The core of the Kristang revitalisation effort since August 2022, therefore, has been to encourage the recovery of material from the Dreaming Ocean to facilitate the negotiation of all intergenerational trauma and abuse applying directly to the Kristang culture, language and identity primarily, and then on a wider level, gradually the whole planet and all of human civilisation. This thus brings us to the second meaning of Krismatra, where it indexes this particular variant approach to Kristang identity that in English is called Progenitor Kristang, Dreaming Kristang, or Kristang of the Deep. Taking on a progenitor Kristang identity involves accepting the existence of not just the intangible, but a structurable, rationalisable and analysable approach to the intangible that can be excavated, queried, revised and further organised in a fractal or evolving manner. It is an extremely creole approach to all of reality, and incorporates what is also called Lembransa Krismatra, or Kristang uncertainty thinking, where our approach to not just ourselves and our own identity, but our epistemological and ontological understanding of reality itself, is always under endless metacognitive examination, negotiation, problematisation and reconsolidation as a result of the fundamental and irresolvable differences in the belief systems of Christianity and Islam that still nonetheless serve as the twin main origin points for the Kristang sense of self.
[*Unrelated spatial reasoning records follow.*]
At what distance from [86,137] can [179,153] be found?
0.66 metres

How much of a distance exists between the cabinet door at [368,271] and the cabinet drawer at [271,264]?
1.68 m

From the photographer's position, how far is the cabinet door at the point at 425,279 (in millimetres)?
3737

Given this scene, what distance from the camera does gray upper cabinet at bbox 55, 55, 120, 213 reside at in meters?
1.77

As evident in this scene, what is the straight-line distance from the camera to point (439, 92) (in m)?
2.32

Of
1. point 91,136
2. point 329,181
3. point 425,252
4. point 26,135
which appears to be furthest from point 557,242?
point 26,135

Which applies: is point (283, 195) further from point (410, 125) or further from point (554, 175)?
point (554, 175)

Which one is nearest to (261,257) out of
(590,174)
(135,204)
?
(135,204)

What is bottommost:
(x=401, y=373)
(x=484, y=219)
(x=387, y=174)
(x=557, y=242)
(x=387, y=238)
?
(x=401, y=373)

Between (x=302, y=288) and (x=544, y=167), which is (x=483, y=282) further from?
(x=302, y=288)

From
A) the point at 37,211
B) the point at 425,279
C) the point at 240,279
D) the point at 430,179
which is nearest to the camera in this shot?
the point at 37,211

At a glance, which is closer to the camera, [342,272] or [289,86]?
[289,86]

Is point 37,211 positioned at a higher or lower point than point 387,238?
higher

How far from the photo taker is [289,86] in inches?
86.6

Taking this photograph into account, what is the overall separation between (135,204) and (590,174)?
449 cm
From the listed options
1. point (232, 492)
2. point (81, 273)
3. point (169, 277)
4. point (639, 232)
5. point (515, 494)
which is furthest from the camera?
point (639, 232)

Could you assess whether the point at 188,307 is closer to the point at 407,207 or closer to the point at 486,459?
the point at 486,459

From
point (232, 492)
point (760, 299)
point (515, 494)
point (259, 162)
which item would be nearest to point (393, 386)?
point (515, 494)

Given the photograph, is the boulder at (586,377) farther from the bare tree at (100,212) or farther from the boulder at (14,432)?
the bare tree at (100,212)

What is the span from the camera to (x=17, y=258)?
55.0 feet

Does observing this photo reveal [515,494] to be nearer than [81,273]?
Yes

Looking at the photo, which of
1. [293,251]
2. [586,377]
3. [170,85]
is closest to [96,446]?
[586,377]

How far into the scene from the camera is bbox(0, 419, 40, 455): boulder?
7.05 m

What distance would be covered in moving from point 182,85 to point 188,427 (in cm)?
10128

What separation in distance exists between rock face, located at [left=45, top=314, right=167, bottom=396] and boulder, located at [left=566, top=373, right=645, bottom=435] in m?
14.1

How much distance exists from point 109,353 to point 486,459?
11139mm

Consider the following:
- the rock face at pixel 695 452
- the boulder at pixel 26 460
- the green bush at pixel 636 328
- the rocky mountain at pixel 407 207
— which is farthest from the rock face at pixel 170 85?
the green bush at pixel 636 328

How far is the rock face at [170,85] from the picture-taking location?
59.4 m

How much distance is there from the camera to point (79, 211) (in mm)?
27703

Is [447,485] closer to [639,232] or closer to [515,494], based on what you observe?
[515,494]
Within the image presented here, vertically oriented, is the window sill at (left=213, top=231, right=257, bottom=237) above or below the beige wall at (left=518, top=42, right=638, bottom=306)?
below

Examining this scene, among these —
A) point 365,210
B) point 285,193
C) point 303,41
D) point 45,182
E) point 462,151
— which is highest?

Lembransa Krismatra is therefore what allows our approach to our own reality to be more mutable and fluid compared to many other cultures, including how we know what we know about what it means to be Kristang.
Dreamfishing
Dreamfishing or sunyeskah is a particular form of Indigenous creolisation that in Kristang allows any speaker to add new words to the lexicon of Kristang in the moment by drawing from the Dreaming Ocean or the collective unconscious. Dreamfishing appears to have emerged organically out of Kristang performing culture, and is again a natural by-product of Kristang’s inherent status as a creole, with some notable practitioners of dreamfishing in modern times being Noel Felix, Martin Theseira, and the 9th, 12th and 13th Kabesa of the Kristang: Percival Frank Aroozoo, Valerie Scully and Kevin Martens Wong. Although outsiders often assume dreamfishing seemingly allows Kristang speakers to make unrestricted use of any material from any culture or domain to rejuvenate Kristang, it is actually a very structured and rule-based process that does not permit just any word to be regarded as Kristang, with speakers often rejecting proposed new words that do not fit particular previously unconscious principles, methods and morphophonological forms that do appear to be stringently adhered to. The assumptions that dreamfishing is founded on are that dreamfishing enables us to get at or reach the intangible structure within the Dreaming Ocean that in itself is also assumed to be defineable and describable as a common, universal entity with ontologically separate elements that exist universally for all speakers (and, more generally, all people); however, the ‘evidence’ that these elements leave behind emerges in terms of what informally Kristang speakers will call ‘vibes’ or energy.